Depreyon Belirtileri:
- İlgi ve zevk azalması
- Sıkıntı, bunaltı, halsizlik
- Ağlama isteği, karamsarlık
- Uyku bozukluğu
- İştahta aşırı azalma ya da artma
- Aşırı sinirlilik
- Ölüm korkusu
- Bedensel şikayetlerde artış
- İçe kapanma
- Alkol kullanma isteği
- Tedaviyi reddetme ya da geciktirme
- İntihar düşüncesi
Depresyon riskini arttıran sebepler:
- Daha önceden depresyon hikayesinin olması
- Alkol veya madde kötüye kullanımın olması
- Kanserin ileri evrede veya uzak organ tutulumu yapmış olması
- Yeterince aile ve çevresel desteğinin olmaması
- Kontrol edilmekte güçlük çekilen ağrının olması
- Kemoterapiye bağlı yan etki
- Hormonsal veya nörolojik değişiklikler ( hipotirodi, böbrek yetmezliği vb. )
AİLE DESTEĞİ ÇOK ÖNEMLİ
Aile bireylerinin hastayı ve hastalığı algılayışı direk hastanın kendisini etkiler. İlişkilerinde dengeli, duygularını rahat ifade eden, aile içi çatışmaların az yaşandığı , iş birliğinin fazla olduğu, rol karmaşasının yaşanmadığı ailelerde hastanın kanser hastalığına uyumu daha kolay olmaktadır.

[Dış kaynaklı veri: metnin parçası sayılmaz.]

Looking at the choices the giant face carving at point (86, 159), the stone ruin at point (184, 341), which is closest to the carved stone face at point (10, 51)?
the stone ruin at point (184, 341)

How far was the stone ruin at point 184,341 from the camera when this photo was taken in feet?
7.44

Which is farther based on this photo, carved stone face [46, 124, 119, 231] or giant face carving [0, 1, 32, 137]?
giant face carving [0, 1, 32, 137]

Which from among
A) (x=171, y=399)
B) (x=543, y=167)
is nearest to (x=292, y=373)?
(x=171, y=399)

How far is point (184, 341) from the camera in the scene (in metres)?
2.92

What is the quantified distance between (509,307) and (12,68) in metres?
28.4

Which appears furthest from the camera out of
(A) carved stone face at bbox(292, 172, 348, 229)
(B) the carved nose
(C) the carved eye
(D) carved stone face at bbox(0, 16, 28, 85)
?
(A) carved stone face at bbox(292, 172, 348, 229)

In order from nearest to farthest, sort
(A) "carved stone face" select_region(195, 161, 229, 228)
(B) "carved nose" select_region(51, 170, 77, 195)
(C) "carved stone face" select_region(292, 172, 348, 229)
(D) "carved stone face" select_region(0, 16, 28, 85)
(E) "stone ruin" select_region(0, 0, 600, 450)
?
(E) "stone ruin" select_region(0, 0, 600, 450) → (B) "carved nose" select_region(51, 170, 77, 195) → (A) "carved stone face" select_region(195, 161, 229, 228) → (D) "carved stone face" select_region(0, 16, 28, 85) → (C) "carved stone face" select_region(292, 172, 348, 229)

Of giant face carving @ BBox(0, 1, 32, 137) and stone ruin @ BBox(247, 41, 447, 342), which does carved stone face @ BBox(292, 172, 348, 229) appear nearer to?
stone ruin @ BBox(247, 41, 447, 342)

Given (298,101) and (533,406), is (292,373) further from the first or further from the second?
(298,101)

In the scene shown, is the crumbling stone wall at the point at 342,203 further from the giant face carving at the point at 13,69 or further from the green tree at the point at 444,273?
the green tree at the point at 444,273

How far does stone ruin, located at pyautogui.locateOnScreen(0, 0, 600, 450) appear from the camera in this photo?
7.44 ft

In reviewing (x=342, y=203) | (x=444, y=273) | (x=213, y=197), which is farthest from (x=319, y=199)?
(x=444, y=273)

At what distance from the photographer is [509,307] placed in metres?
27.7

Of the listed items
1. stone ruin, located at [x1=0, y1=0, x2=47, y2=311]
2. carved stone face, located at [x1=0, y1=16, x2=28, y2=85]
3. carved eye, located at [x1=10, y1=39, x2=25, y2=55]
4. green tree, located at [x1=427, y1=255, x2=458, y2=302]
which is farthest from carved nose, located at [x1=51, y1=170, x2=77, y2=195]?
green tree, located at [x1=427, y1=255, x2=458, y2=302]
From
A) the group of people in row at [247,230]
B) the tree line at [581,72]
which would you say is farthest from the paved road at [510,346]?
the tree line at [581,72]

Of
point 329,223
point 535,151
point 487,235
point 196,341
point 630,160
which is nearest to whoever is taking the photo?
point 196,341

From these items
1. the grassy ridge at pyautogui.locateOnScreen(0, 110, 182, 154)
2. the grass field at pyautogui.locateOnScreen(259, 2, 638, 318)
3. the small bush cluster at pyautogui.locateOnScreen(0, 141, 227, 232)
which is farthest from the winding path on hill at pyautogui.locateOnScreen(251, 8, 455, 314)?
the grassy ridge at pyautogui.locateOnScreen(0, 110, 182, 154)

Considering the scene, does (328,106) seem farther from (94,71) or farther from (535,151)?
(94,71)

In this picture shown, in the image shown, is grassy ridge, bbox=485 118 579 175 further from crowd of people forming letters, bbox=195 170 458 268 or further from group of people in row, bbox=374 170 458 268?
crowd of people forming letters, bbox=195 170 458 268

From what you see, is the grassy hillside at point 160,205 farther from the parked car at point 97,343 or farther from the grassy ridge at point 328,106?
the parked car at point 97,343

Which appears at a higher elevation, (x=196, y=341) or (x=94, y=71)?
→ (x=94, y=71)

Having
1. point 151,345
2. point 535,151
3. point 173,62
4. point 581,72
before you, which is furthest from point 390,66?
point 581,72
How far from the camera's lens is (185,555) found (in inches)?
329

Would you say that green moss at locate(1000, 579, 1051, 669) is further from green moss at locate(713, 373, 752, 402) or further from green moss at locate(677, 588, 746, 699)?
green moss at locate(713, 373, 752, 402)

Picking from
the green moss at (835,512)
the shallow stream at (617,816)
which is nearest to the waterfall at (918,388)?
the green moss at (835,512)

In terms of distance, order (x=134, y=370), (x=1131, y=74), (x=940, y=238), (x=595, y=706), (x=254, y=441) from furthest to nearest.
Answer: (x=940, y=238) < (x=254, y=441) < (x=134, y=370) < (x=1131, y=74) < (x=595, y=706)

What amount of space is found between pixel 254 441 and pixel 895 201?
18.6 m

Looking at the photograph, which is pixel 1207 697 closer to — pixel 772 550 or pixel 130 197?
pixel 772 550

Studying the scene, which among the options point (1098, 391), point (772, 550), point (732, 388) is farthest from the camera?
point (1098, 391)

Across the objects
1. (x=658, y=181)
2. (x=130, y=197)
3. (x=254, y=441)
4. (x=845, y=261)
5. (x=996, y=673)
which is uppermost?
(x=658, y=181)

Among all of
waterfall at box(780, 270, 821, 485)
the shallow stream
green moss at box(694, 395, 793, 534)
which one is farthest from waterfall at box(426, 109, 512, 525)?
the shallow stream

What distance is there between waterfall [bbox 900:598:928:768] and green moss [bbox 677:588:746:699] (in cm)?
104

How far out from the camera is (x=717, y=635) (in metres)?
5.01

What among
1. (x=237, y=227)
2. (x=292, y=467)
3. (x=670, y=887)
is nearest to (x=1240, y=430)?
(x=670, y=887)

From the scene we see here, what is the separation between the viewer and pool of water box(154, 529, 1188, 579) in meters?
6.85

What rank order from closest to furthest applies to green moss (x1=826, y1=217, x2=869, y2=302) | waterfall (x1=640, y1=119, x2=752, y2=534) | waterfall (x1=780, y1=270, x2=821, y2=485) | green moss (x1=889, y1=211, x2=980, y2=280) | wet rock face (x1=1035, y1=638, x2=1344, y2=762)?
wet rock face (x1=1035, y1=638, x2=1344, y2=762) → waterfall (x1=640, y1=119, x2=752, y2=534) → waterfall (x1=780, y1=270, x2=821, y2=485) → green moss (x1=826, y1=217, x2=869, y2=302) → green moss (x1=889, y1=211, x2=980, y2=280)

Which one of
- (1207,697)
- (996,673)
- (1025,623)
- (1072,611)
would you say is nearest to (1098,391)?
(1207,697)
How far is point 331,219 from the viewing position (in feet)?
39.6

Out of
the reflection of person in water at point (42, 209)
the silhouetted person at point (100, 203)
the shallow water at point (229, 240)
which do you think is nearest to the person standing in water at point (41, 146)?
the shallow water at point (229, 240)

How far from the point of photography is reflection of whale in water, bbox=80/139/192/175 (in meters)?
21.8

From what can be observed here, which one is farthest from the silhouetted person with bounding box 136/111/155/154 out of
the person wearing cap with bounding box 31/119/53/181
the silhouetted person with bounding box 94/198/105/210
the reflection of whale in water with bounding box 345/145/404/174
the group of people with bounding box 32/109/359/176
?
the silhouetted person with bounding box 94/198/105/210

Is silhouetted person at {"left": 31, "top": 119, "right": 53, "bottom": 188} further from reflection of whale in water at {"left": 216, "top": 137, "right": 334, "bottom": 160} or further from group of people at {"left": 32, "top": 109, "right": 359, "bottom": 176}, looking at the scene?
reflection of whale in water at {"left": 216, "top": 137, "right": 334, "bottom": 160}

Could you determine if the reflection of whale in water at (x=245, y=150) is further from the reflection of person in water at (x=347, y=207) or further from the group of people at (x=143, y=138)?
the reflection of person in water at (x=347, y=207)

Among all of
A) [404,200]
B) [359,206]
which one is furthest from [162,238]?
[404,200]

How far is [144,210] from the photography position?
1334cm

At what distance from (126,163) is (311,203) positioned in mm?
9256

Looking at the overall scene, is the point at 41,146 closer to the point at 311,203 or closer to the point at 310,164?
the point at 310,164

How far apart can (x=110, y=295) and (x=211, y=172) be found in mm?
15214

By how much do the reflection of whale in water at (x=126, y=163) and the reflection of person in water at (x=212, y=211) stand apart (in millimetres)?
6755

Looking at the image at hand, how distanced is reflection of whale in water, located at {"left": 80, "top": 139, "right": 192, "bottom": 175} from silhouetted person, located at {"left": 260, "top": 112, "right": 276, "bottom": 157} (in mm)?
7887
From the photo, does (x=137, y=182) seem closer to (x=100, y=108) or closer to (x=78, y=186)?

Aşırı koruyucu ya da katı tutum ve davranışlarla çatışmaların sık yaşandığı ailelerde, rollerin net olmadığı, sevgi , saygı ve ilginin az olduğu ailelerde tam tersi hastalığa uyum güçleşmekte depresyon artmaktadır. Elbette hastalığın uzaması, peryodik hastaneye yatışlar, aile bireylerinin fiziksel ve duygusal kaynaklarının tükenmesine ve desteğinin azalmasına neden olabilmektedir. İşte tam bu noktada kanser hastalarının psikolojik olarak desteklendiği kadar , aile bireylerinin de doğru yönlendirilmeye, bilgilendirilmeye ve psikolojik desteğe ihtiyacı vardır.